The problem:
Leaving out pictures, output exactly the lines below from the one that has "1000PCS novedosa planta" through the one that has "Easter rabbit furry", and nothing else.
--- Available data Enclosed Below ---
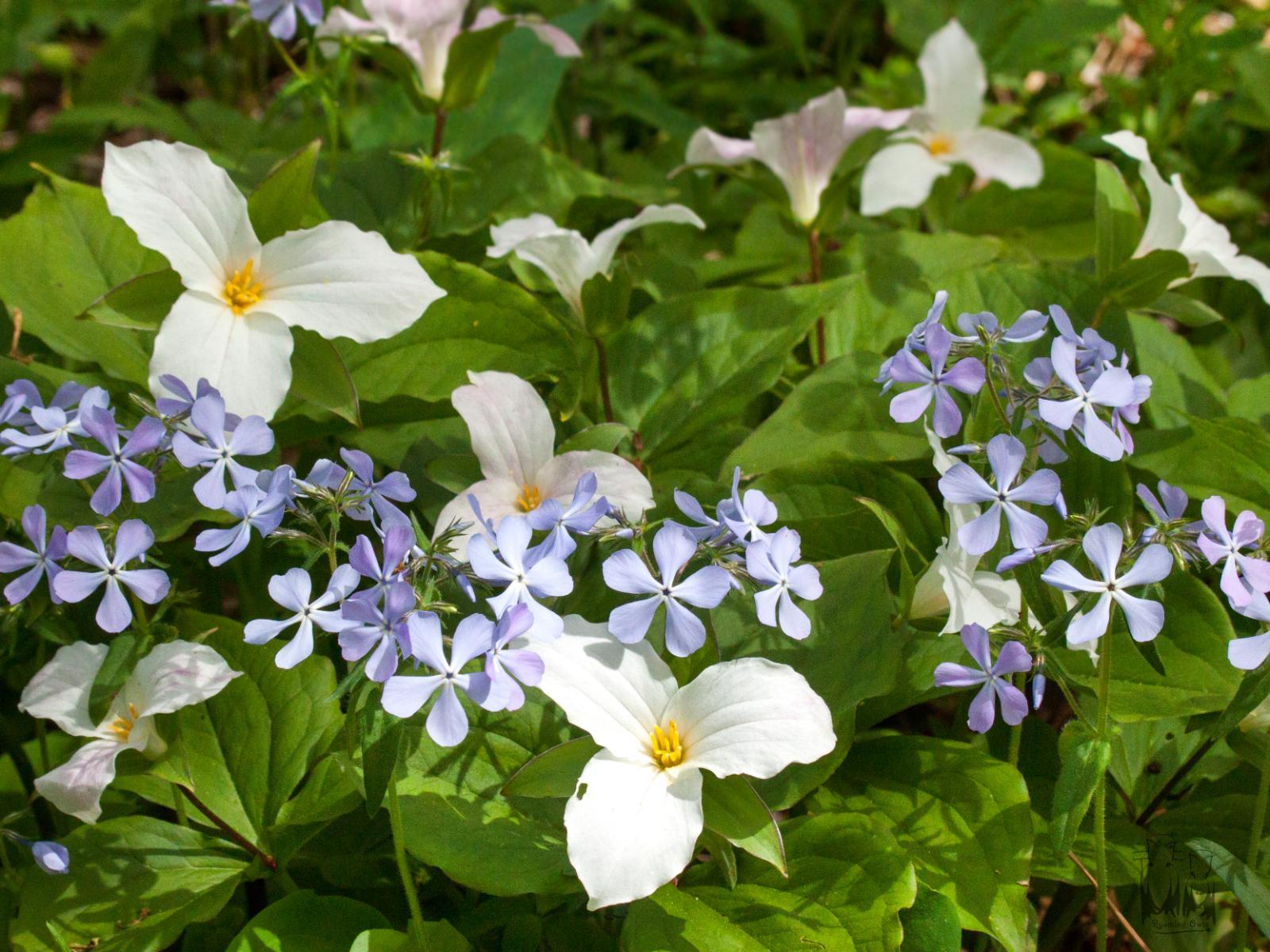 Great White trillium,Trillium grandiflorum,wild blue phox,Phlox divaricata,North Manitou flora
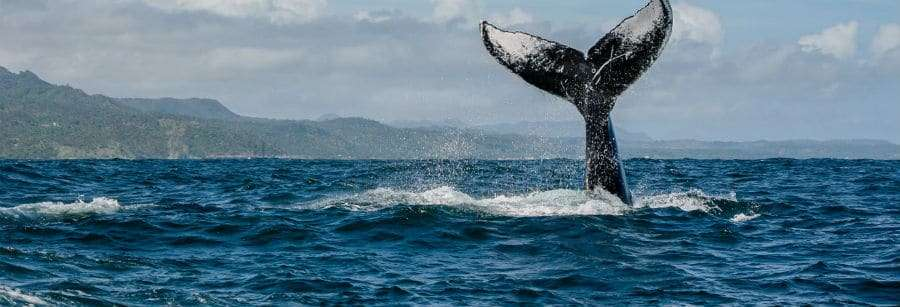Whale watching in Samaná Bay trips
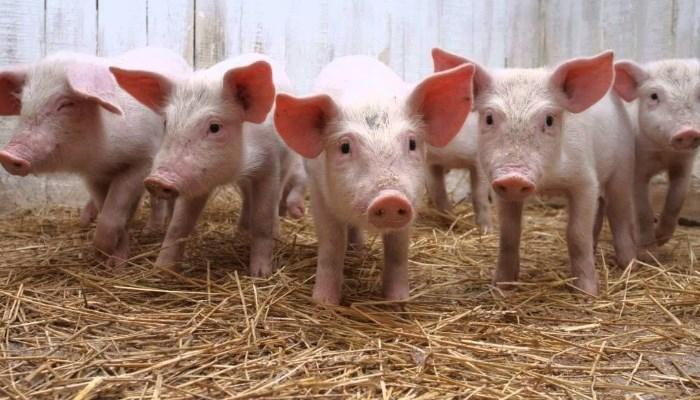 CERDOS de ENGORDE ▷ Manejo de una granja porcina y Nutrición de cerdos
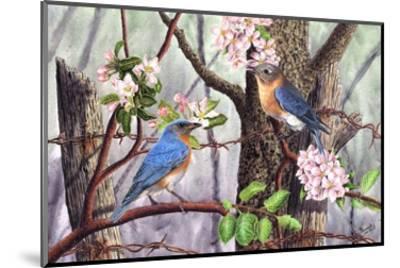 Bluebirds-Al Dornish-Mounted Art Print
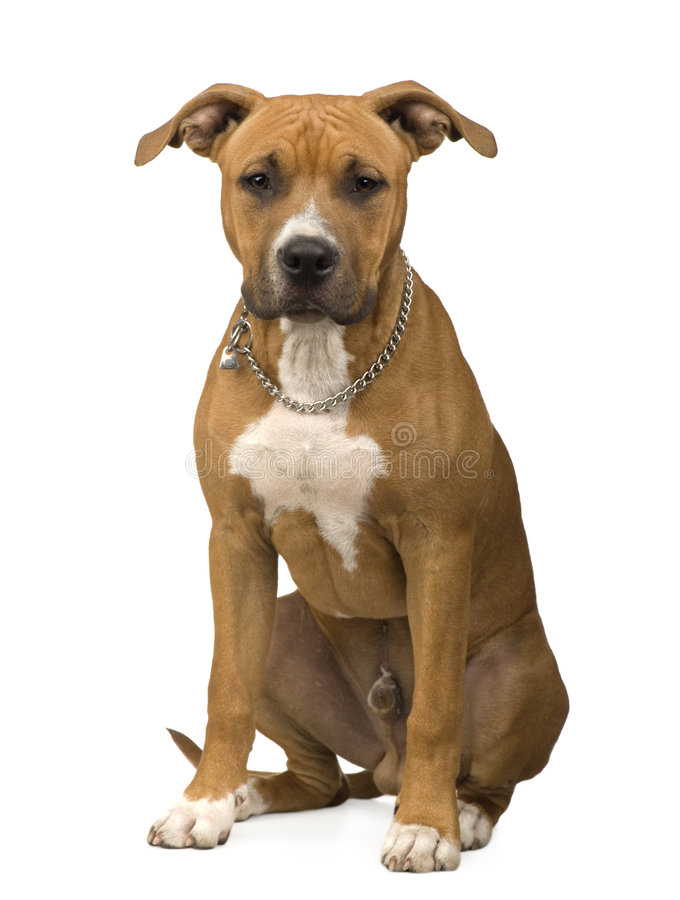 terrier американского staffordshire стоковые фотографии rf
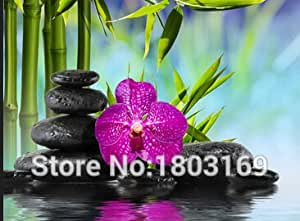 1000PCS novedosa planta bonsái iris mariposa semillas de la orquídea Phalaenopsis flores Semillas de flores Orquídea Semilla Inicio Jardín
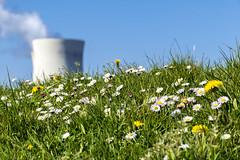 ATOMIC DAISY (Blende1.8) Tags: urban nature natur pflanzen blten blumen grn green kernkraftwerk doel belgien belgium nuke nuclearpowerplant frhling spring nuclear nuklear gnseblmchen daisy daisies energie energy khlturm coolingtower carstenheyer nikon d5500 18140mm nikkor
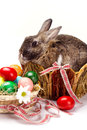 Easter rabbit furry brown with little white spot bunny in straw nest many colorful eggs and camomile in basket with bows on white Stock Photo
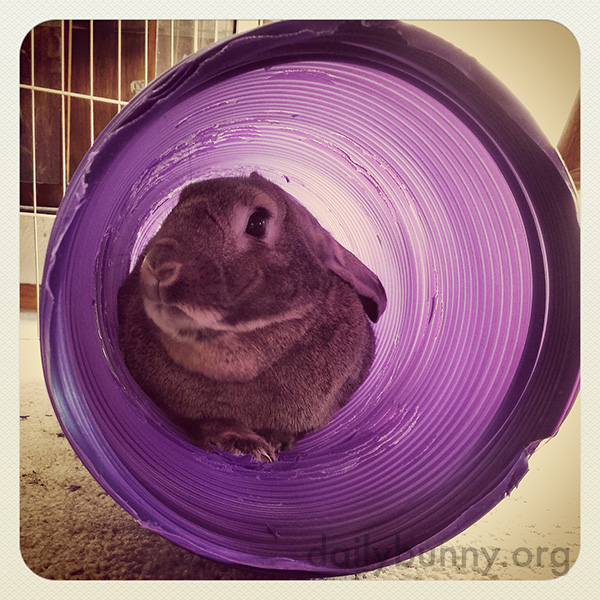 Bunny Relaxes in His Tunnel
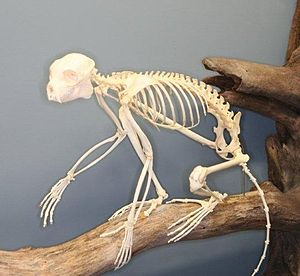 Sifaka - Sifaka skeleton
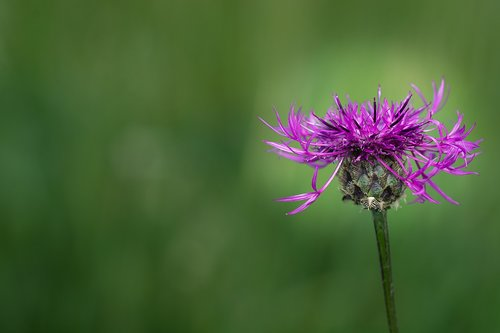knapweed  purple  purple flower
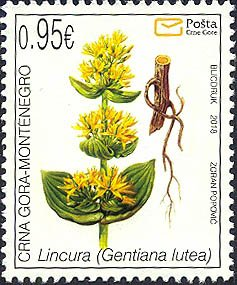 Flora - Great Yellow Gentian (Gentiana Lutea)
--- End of Enclosed Available data ---
Response to this task:
 1000PCS novedosa planta bonsái iris mariposa semillas de la orquídea Phalaenopsis flores Semillas de flores Orquídea Semilla Inicio Jardín
 ATOMIC DAISY (Blende1.8) Tags: urban nature natur pflanzen blten blumen grn green kernkraftwerk doel belgien belgium nuke nuclearpowerplant frhling spring nuclear nuklear gnseblmchen daisy daisies energie energy khlturm coolingtower carstenheyer nikon d5500 18140mm nikkor
 Easter rabbit furry brown with little white spot bunny in straw nest many colorful eggs and camomile in basket with bows on white Stock Photo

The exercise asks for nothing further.